TASK GOAL: Here, set down only the lines between the line that contains "New Designer Chaussure" and the final line of the material, both included, exactly as written. Skip the pictures.
#### DATA
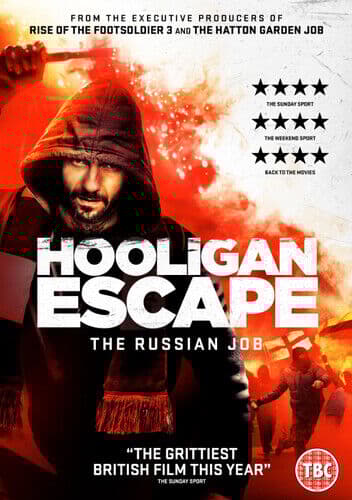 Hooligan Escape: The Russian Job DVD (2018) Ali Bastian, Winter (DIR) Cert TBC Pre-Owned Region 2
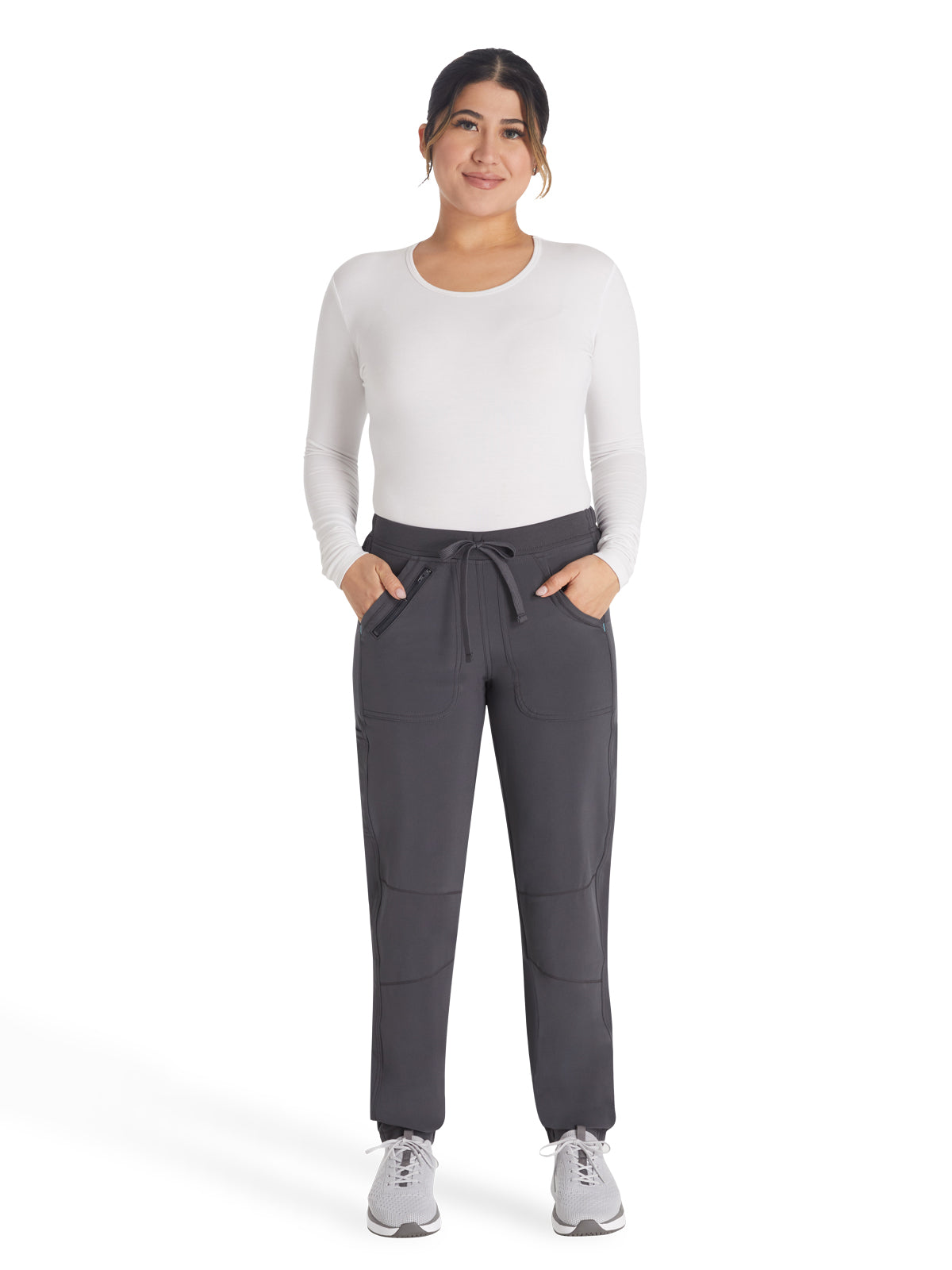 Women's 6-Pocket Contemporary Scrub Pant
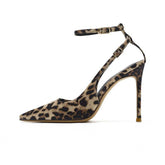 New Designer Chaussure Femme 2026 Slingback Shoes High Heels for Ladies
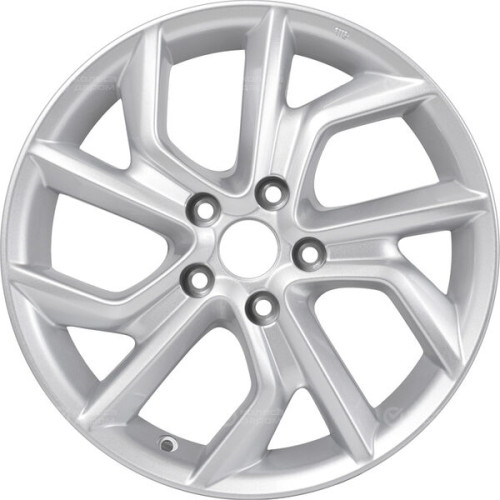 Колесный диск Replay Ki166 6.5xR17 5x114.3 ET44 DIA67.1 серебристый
########
TASK SOLUTION:
 New Designer Chaussure Femme 2026 Slingback Shoes High Heels for Ladies
 Колесный диск Replay Ki166 6.5xR17 5x114.3 ET44 DIA67.1 серебристый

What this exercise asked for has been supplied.